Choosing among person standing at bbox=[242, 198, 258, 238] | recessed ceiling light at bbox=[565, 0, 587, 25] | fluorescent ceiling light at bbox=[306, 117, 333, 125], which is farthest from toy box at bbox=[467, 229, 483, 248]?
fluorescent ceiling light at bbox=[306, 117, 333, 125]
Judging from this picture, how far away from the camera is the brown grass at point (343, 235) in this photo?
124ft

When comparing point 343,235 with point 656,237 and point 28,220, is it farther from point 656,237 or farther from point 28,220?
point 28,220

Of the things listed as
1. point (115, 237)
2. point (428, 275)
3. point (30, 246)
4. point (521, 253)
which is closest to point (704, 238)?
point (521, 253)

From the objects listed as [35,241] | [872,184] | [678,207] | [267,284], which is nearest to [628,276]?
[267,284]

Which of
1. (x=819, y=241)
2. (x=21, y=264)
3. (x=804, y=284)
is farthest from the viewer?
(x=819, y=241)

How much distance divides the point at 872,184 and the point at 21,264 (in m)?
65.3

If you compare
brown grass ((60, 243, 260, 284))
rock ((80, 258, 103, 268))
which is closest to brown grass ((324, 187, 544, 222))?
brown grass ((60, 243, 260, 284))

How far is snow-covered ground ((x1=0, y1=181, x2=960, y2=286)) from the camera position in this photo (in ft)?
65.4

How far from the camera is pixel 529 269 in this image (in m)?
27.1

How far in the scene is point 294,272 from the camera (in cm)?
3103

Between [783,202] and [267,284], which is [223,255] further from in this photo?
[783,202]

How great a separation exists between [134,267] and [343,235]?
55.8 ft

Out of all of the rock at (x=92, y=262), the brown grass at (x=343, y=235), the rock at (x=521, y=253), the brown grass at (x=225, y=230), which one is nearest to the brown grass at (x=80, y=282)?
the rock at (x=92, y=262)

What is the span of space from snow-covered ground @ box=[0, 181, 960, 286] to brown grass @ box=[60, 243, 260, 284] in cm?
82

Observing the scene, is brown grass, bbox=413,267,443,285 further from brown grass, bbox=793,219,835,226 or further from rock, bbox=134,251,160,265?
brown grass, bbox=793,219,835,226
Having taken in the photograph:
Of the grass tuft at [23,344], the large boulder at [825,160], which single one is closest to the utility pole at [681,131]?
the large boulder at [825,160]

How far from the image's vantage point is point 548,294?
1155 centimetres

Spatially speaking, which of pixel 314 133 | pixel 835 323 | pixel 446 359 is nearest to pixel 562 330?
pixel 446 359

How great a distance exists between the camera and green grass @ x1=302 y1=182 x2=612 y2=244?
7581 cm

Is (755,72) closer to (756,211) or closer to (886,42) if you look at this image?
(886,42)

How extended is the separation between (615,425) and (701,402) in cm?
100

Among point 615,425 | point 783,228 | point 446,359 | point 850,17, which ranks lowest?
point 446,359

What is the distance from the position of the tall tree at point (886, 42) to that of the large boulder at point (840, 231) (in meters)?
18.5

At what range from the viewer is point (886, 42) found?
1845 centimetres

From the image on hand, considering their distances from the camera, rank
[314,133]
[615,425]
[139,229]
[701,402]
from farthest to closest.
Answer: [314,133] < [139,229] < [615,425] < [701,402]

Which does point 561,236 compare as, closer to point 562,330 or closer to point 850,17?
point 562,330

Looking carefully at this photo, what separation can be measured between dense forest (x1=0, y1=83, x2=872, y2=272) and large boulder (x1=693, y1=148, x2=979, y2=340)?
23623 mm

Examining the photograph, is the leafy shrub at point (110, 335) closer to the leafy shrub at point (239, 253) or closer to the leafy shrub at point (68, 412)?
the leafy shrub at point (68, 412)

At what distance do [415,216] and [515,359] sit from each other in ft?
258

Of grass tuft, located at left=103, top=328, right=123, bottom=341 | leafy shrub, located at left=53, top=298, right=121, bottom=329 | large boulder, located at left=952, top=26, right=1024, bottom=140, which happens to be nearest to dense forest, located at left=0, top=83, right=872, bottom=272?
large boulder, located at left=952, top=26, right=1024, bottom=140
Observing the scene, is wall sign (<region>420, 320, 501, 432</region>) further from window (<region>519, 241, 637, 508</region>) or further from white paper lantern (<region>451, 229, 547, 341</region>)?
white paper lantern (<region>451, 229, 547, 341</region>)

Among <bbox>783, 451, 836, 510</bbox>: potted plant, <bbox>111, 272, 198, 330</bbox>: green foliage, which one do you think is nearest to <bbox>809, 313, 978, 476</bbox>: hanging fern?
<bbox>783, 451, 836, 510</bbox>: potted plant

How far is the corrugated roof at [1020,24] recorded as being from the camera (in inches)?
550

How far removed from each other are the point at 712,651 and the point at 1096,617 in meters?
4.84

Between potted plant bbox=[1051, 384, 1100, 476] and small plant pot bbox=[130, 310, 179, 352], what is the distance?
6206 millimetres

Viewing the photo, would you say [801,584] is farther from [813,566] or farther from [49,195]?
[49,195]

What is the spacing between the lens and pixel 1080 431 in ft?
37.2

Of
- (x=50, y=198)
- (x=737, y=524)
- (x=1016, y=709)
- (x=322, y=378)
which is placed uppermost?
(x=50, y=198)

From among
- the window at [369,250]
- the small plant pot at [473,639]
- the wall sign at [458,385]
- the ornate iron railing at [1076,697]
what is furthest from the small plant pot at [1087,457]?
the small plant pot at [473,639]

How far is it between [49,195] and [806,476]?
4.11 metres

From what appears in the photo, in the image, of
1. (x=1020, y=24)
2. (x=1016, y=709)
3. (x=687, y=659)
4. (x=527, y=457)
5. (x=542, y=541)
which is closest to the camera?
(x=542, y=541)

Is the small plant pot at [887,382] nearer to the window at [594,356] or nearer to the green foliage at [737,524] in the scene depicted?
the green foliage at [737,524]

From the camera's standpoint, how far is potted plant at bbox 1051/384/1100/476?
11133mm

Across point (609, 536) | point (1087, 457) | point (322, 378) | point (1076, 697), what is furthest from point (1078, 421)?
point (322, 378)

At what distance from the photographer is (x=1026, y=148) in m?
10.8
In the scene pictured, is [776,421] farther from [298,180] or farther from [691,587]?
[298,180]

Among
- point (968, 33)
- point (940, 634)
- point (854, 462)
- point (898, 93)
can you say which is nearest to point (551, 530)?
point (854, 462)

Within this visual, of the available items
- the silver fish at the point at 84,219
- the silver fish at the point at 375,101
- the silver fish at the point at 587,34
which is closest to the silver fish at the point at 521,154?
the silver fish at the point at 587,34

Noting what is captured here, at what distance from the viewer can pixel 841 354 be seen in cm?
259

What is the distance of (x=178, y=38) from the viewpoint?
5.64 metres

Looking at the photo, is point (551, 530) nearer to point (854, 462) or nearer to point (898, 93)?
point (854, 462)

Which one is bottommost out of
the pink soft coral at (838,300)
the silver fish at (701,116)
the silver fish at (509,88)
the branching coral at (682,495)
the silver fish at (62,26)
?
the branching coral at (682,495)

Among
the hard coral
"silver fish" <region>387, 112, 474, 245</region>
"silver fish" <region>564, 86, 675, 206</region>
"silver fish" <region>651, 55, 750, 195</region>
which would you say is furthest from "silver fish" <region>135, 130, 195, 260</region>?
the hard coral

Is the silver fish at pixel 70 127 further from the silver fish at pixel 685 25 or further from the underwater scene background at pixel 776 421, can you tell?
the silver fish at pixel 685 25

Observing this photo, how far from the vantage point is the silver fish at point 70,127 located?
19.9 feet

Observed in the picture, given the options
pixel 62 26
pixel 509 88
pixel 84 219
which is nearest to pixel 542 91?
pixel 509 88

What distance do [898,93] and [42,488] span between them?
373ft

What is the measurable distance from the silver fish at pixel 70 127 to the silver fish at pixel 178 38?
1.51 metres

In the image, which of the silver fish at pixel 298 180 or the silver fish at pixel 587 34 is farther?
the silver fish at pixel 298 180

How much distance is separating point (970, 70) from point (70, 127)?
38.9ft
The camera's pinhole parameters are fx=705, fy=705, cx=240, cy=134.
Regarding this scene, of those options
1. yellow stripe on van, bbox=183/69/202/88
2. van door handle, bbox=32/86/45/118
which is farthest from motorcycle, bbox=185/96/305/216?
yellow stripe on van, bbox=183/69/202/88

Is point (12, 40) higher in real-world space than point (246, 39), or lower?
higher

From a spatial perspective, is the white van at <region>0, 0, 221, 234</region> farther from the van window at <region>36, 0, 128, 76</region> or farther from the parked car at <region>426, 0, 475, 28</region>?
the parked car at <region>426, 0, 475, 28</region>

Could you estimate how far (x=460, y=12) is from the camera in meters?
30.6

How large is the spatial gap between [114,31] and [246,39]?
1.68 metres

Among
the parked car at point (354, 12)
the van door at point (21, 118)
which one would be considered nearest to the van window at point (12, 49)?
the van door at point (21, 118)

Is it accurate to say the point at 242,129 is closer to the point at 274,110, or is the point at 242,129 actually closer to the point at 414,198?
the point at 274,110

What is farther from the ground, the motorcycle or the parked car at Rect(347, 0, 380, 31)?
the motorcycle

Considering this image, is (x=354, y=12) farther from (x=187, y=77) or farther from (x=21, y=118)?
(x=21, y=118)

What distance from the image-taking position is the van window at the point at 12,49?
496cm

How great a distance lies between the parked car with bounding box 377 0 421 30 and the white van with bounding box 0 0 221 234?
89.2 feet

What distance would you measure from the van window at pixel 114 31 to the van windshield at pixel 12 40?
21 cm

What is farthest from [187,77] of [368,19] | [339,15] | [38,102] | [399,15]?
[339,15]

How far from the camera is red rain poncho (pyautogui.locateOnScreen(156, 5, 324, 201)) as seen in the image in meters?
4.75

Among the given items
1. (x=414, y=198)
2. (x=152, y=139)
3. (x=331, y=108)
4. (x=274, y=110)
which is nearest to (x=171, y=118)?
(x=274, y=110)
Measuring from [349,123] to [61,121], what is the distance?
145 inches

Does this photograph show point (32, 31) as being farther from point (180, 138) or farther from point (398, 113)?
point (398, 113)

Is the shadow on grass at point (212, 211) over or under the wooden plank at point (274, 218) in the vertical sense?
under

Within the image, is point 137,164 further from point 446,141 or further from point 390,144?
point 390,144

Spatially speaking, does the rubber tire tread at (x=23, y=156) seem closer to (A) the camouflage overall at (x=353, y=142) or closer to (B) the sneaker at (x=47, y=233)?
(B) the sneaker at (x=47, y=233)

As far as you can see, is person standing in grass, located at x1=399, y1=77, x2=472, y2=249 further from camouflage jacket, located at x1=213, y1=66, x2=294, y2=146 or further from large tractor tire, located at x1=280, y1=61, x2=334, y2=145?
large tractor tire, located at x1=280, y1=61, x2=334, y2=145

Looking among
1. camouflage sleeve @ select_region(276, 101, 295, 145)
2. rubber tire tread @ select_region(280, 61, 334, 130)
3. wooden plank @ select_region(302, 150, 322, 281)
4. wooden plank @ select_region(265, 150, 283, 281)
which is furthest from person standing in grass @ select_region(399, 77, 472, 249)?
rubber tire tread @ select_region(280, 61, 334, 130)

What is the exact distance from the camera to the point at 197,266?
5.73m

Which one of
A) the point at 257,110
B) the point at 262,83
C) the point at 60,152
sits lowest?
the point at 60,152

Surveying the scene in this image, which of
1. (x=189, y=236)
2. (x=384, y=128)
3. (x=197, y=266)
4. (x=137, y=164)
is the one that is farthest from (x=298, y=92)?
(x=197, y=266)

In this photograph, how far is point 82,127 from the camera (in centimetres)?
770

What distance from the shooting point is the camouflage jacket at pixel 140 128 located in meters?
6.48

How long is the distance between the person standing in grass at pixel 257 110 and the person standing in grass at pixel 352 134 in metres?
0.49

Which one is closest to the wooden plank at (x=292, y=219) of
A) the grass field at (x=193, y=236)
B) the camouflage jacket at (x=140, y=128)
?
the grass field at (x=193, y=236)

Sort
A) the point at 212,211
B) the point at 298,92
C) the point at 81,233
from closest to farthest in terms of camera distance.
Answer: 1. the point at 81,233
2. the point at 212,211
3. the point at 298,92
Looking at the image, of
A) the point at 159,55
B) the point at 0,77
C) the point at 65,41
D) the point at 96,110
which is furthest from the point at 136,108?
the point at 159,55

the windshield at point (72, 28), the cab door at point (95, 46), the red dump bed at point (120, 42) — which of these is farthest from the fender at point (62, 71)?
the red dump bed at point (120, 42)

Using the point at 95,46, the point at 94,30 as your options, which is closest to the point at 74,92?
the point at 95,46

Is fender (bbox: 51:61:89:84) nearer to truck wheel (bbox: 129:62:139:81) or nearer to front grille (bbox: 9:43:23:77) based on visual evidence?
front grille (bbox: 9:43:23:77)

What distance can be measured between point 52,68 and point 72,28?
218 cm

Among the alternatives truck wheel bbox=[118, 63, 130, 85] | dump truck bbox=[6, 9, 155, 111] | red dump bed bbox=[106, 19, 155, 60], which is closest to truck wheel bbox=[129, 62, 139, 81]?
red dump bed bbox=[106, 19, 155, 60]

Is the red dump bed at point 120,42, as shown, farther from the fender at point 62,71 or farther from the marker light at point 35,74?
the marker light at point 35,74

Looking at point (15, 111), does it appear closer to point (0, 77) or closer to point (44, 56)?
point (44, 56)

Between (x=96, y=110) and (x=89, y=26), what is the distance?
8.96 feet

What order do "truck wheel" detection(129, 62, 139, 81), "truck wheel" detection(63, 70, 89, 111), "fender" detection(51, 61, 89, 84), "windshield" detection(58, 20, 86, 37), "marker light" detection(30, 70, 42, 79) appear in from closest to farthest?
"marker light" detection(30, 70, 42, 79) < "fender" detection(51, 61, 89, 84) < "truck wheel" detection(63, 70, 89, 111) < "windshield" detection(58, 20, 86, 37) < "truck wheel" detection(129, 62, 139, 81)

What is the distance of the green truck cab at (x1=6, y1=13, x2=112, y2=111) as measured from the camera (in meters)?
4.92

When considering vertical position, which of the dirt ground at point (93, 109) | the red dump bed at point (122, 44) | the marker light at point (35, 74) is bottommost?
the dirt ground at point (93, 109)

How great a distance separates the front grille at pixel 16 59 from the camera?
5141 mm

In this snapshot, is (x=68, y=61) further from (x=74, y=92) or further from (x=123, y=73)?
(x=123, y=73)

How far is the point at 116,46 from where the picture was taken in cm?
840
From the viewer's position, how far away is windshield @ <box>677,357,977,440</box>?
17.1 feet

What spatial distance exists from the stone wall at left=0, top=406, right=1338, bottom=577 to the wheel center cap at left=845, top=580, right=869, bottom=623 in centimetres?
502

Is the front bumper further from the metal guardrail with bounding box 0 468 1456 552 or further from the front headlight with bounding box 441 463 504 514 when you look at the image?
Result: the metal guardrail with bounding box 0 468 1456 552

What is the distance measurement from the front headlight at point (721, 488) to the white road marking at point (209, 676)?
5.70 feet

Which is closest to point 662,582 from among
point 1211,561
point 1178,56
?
--
Task brief: Reproduce exactly the lines from the one containing "Between (x=96, y=110)" through the last line of the records above, including both, and nothing else.

Correct response:
Between (x=96, y=110) and (x=89, y=26), what is the distance?
8.96 feet

What order do "truck wheel" detection(129, 62, 139, 81), "truck wheel" detection(63, 70, 89, 111), "fender" detection(51, 61, 89, 84), "windshield" detection(58, 20, 86, 37), "marker light" detection(30, 70, 42, 79) appear in from closest to farthest?
"marker light" detection(30, 70, 42, 79) < "fender" detection(51, 61, 89, 84) < "truck wheel" detection(63, 70, 89, 111) < "windshield" detection(58, 20, 86, 37) < "truck wheel" detection(129, 62, 139, 81)

What is the distance of the green truck cab at (x1=6, y1=13, x2=112, y2=111) as measured from the camera (in meters)?
4.92

When considering vertical position, which of the dirt ground at point (93, 109) | the red dump bed at point (122, 44) | the marker light at point (35, 74) is bottommost?
the dirt ground at point (93, 109)

How great a distance separates the front grille at pixel 16 59 from the camera?
5141 mm

In this snapshot, is (x=68, y=61) further from (x=74, y=92) or further from (x=123, y=73)?
(x=123, y=73)

How far is the point at 116,46 from where the picture was taken in cm?
840
From the viewer's position, how far away is windshield @ <box>677,357,977,440</box>?
17.1 feet

What spatial distance exists from the stone wall at left=0, top=406, right=1338, bottom=577 to the wheel center cap at left=845, top=580, right=869, bottom=623 in centimetres?
502

Is the front bumper further from the metal guardrail with bounding box 0 468 1456 552 or further from the front headlight with bounding box 441 463 504 514 when you look at the image?
Result: the metal guardrail with bounding box 0 468 1456 552

What is the distance measurement from the front headlight at point (721, 488) to the white road marking at point (209, 676)?
5.70 feet

Which is closest to point 662,582 from among
point 1211,561
point 1178,56
?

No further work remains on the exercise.